▶ EXERCISE BRIEF
In the records below, find the line that contains "order: Passeriformes" and the line that contains "family: Phalangeridae". Set down exactly those lines and every line between them, and nothing more.

Collected data:
────────────────

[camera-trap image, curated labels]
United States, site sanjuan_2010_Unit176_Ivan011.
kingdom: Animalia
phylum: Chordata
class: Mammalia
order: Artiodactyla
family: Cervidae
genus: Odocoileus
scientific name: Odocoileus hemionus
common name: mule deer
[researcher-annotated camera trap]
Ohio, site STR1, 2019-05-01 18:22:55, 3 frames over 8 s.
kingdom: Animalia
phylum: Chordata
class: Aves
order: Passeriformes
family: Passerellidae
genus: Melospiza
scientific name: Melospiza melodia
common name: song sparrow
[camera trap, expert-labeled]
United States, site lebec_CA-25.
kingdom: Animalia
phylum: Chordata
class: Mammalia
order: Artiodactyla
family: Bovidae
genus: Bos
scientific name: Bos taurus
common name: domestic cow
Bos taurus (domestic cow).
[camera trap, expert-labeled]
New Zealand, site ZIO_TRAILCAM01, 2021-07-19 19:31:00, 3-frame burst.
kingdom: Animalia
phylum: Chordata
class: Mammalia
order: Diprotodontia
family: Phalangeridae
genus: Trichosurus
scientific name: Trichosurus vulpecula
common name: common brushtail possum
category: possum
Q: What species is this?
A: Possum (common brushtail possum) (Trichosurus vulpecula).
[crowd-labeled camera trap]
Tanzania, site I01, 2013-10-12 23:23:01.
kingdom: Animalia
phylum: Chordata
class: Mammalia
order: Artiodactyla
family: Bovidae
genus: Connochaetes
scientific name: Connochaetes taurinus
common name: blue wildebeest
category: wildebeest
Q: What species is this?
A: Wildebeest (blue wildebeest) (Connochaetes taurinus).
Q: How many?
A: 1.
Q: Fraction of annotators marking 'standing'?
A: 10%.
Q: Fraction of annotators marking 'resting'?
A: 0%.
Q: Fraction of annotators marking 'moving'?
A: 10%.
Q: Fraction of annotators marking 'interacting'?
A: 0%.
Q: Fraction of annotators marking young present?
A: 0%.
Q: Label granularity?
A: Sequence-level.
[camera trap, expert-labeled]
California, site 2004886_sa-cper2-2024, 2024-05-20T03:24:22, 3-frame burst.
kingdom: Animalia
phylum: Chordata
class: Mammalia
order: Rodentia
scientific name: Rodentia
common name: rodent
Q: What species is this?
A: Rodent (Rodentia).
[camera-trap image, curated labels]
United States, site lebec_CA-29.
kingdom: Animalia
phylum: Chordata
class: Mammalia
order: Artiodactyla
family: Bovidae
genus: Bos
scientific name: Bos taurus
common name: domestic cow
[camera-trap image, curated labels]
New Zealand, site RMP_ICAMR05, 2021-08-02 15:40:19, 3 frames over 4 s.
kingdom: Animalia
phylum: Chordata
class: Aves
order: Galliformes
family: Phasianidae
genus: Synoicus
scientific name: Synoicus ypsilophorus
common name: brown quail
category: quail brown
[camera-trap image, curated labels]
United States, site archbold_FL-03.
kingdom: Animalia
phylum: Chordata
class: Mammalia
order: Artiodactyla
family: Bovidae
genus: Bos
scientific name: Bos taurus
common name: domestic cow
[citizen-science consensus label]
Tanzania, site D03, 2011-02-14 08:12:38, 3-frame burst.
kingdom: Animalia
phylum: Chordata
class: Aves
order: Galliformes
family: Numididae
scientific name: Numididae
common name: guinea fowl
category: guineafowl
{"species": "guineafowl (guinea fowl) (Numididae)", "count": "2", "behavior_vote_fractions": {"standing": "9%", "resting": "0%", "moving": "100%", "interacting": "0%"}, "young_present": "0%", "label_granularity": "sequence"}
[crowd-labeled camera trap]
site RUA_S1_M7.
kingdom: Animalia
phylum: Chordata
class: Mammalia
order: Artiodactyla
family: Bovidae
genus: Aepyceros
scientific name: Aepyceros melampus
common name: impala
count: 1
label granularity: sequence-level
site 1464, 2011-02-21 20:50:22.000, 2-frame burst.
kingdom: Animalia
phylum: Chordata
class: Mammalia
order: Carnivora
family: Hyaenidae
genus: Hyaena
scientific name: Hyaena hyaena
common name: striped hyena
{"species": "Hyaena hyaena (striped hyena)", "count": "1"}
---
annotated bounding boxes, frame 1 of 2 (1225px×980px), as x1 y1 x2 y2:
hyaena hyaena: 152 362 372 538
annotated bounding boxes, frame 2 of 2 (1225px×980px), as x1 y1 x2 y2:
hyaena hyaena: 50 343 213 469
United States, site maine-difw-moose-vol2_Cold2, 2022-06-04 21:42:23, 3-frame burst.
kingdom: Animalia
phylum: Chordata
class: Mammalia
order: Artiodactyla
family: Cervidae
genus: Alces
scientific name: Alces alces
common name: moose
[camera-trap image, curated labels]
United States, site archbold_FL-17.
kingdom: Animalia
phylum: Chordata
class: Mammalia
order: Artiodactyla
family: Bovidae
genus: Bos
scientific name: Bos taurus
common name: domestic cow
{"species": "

────────────────

▶ ANSWER TO THIS EXERCISE
order: Passeriformes
family: Passerellidae
genus: Melospiza
scientific name: Melospiza melodia
common name: song sparrow
[camera trap, expert-labeled]
United States, site lebec_CA-25.
kingdom: Animalia
phylum: Chordata
class: Mammalia
order: Artiodactyla
family: Bovidae
genus: Bos
scientific name: Bos taurus
common name: domestic cow
Bos taurus (domestic cow).
[camera trap, expert-labeled]
New Zealand, site ZIO_TRAILCAM01, 2021-07-19 19:31:00, 3-frame burst.
kingdom: Animalia
phylum: Chordata
class: Mammalia
order: Diprotodontia
family: Phalangeridae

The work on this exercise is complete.